The quiescence of mental activity in sleep entails the submerging of consciousness, but this cessation of conscious functioning is temporary because the impressions that are stored in the mind cause it to return to renewed activity, and after some time the psychic stimuli are responsible for reviving conscious functioning. So sleep is followed by wakefulness and wakefulness by sleep, according to the law of alternating activity and rest; but so long as the latent impressions in the mind are not undone there is no annihilation of the individual mind or emancipation of consciousness. In sleep the mind temporarily forgets its identity, but does not lose its individual existence. And when the person awakens from sleep he finds himself subject to his existing limitations. There is resurrection of consciousness, but it remains mind-ridden.
The obstacle of the ego
The limited mind is the soil in which the ego is rooted; and the ego perpetuates ignorance through the many illusions in which it is caught. The ego prevents the manifestation of infinite knowledge already latent in the soul, and is the most formidable obstacle in the attainment of God. A Persian poem says, "It is extremely difficult to pierce through the veil of ignorance; for there is a rock on fire". As the flame of fire cannot rise very high if a rock is placed upon it, a desire to know one's own true nature cannot lead to the truth as long as the burden of the ego lies upon consciousness. Success in finding oneself is rendered impossible by the ego, which persists throughout the journey of the soul. Though more and more detached as the soul advances on the Path, it remains until the last stage of the seventh plane.
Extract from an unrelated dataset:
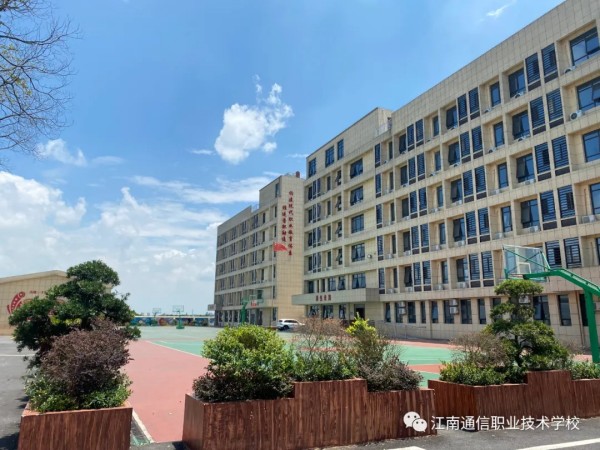 岳陽市江南通信職業(yè)技術(shù)學校有限公司,岳陽江南學校,岳陽江南通信學校,岳陽職業(yè)學校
The ego is the centre of human activity, and the attempts of the ego to secure its own extinction may be compared with the attempt of a man to stand on his own shoulders. Just as the eye cannot see itself, the ego is unable to end its own existence. All that it does to bring about self-annihilation only adds to its existence, for it flourishes on the very efforts directed against itself. Thus it is unable to vanish through its own activity, though it succeeds in transforming its nature. The vanishing of the ego is conditioned by the melting away of the limited mind which is its seat.
The meaning of God-realization is the emancipation of consciousness from the limitations of the mind. When the individual mind is dissolved, the related universe vanishes, and consciousness is no longer tied to it. Consciousness then becomes unclouded and is illumined by the Infinite Reality. While immersed in the bliss of realization the soul is oblivious of objects in the universe and in this respect it is as it were in sound sleep. But there are many important differences between God-realization and sleep. During sleep, the illusion of the universe vanishes since consciousness is in abeyance; but there is no conscious experience of God since this requires the dissolution of the ego and the turning of full consciousness towards the Ultimate Reality. Occasionally when the continuity of deep sleep is interrupted, the soul may have the experience of retaining consciousness without being conscious of anything in particular. There is consciousness, but not of the universe. It is consciousness of nothing. Such experiences anticipate God-realization in which consciousness is freed from the illusion of the universe and manifests the infinite knowledge hidden by the ego.